Study Looks at Female Drunk Drivers and Why They Often Re-Offend
The researchers also found that treatment programs that force women to face the consequences of their offense can intensify their feelings of guilt and shame, often resulting in relapse and subsequent offenses.
Lead author Mary McMurran, professor at the Institute of Mental Health, said that the findings suggest that women who are divorced, widowed, or separated could be turning to alcohol because they are distressed about their situation. She added that treatment programs that induce negative emotions may actually increase the emotional distress, which could lead to greater abuse. McMurran and colleagues are calling for more effective treatment programs that specifically target women.
The researchers looked at 26 previous studies from around the world to gather evidence, and found that women were less likely to drink and drive than men and less likely to be repeat offenders; fewer women had previously been arrested for public drunkenness and other alcohol-related offenses; female drunk drivers were more likely than men to be widowed, divorced, or separated; female drunk drivers were more likely to have a family history of alcohol abuse; and female drunk drivers were more likely to suffer from mental health problems.
Six of the studies examined gender differences in other types of offenses besides drunk driving, suggesting that while women are less likely to drive drunk than men, alcohol consumption increases the likelihood of drunk driving for both genders. Drinking also increases the likelihood of violent offenses in both men and women.
Drinking alcohol while taking medication for mental health disorders could also increase the likelihood of alcohol-related offenses among women, as female offenders with alcohol abuse problems also tend to have more psychological problems than men.
Only four of the studies looked at treatment programs specifically tailored for female alcohol abusers, suggesting that there is not enough evidence to determine what types of treatment are most effective.

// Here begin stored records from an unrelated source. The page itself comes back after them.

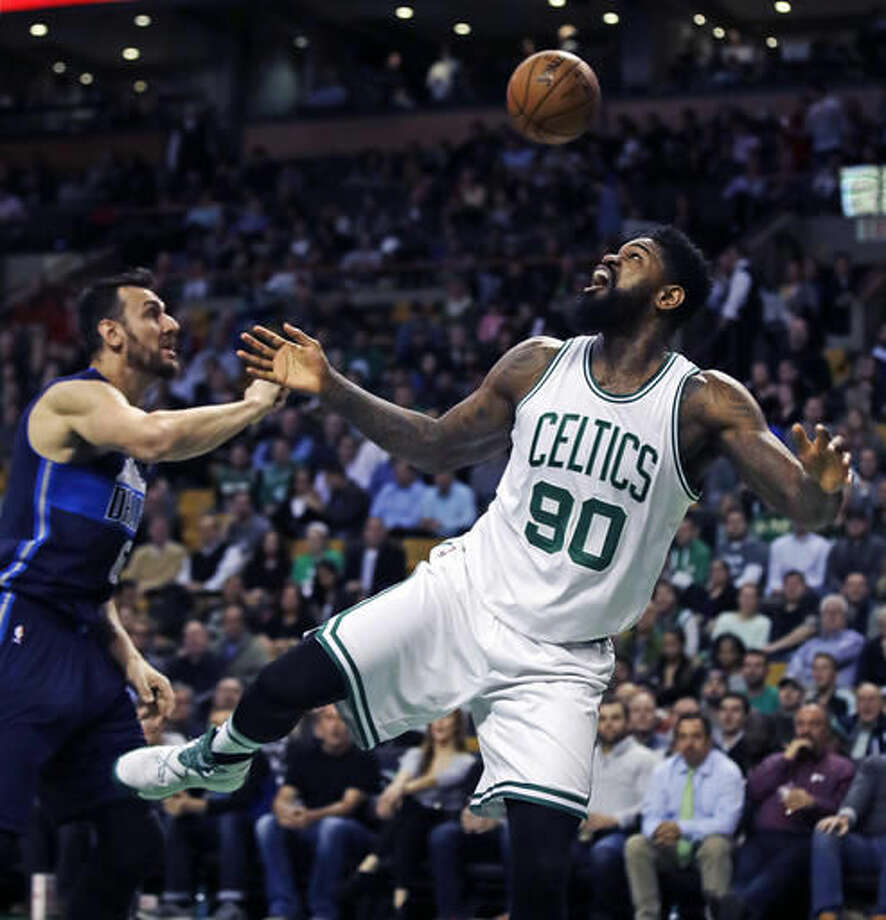 Boston Celtics forward Amir Johnson (90) looks up as he loses control of the ball next to Dallas Mavericks center Andrew Bogut (6) during the first quarter of an NBA basketball game in Boston, Wednesday, Nov. 16, 2016. (AP Photo/Charles Krupa)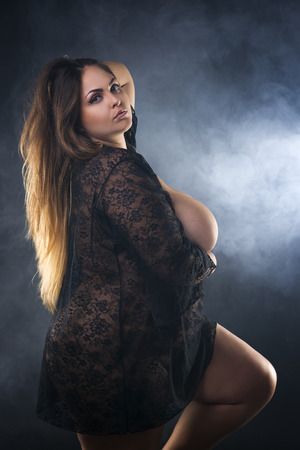 Young naked beautiful caucasian plus size model, xxl woman in black peignoir on smoky studio background, beauty female nude body with big breast Фото со стока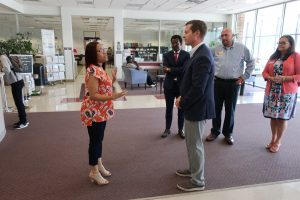 Workforce Development director Toriana Rhone welcomes Rodney Davis to the Illinois workNet Center.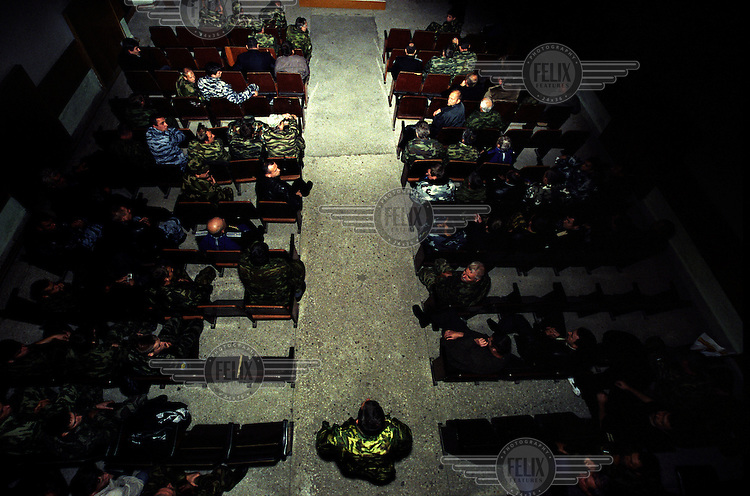 Terek Cossack militiamen, many veterans of the Afghan and Chechen wars, gather for a secret meeting in an underground hall.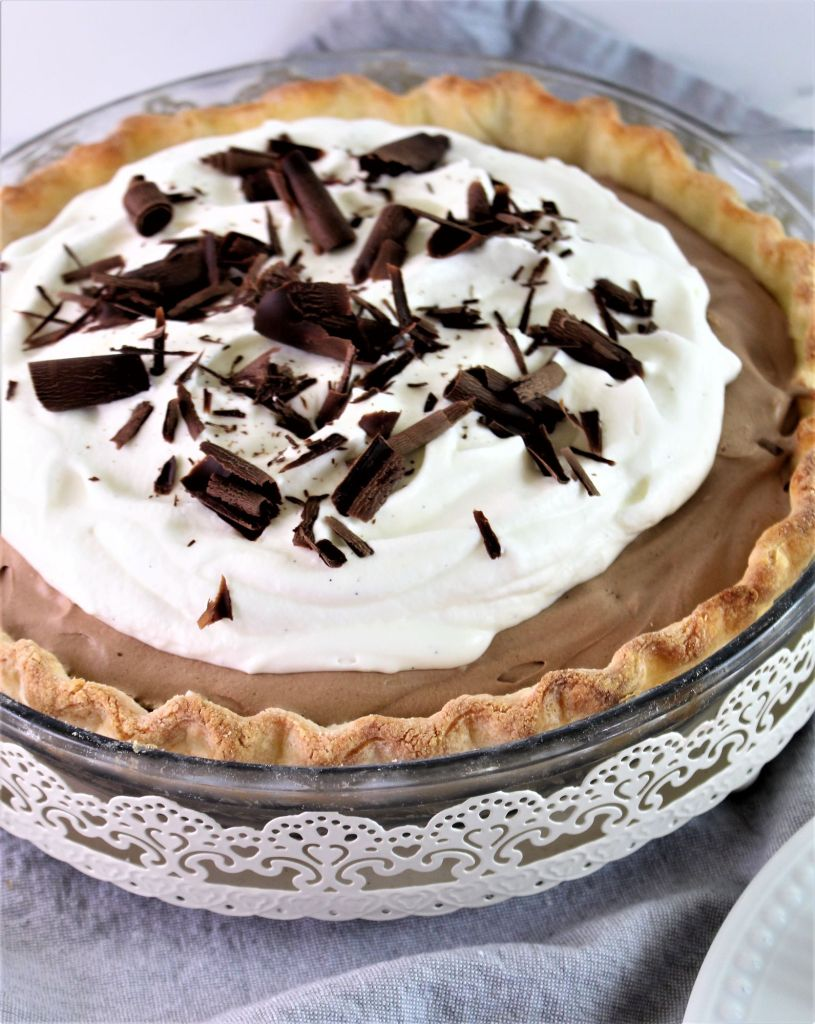 whole pie in decorative pan on grey napkin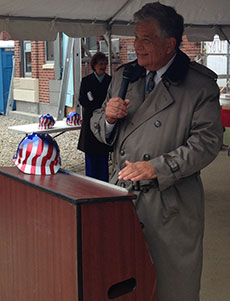 During a topping off ceremony at Harbor Place, Mayor James J. Fiorentini addresses the audience.
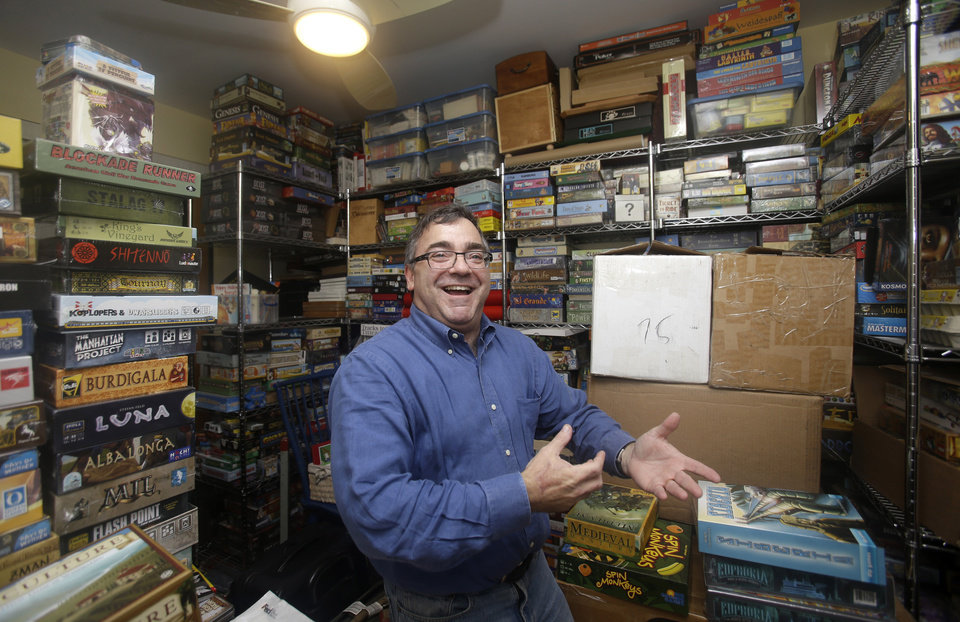 Photo - In this Thursday, Jan. 9, 2014,  photo, Spirit Airlines CEO Ben Baldanza shows his collection of board games at his home, in Fort Lauderdale, Fla. (AP Photo/Alan Diaz)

However, there was strong evidence suggesting that programs that force women to face the consequences of their actions (such as putting female drunk drivers in before a panel of people who have been injured or whose loved ones have been killed in drunk-driving accidents) actually increased the risk of reoffending.
Another study followed high-risk female offenders who were given a “life activities” interview as part of their treatment, which focused on life adjustment and occupational and financial status. Forty-four percent of these women re-offended, compared to 24 percent who were not given this type of interview.
McMurran said that treatment programs designed for women with alcohol-related offenses need to be carefully evaluated, as they may be modeled on programs designed for men and greater attention needs to be paid to a broad ranger of psychological issues. McMurran said she hopes the information from this study will help inform future treatment programs for female offenders.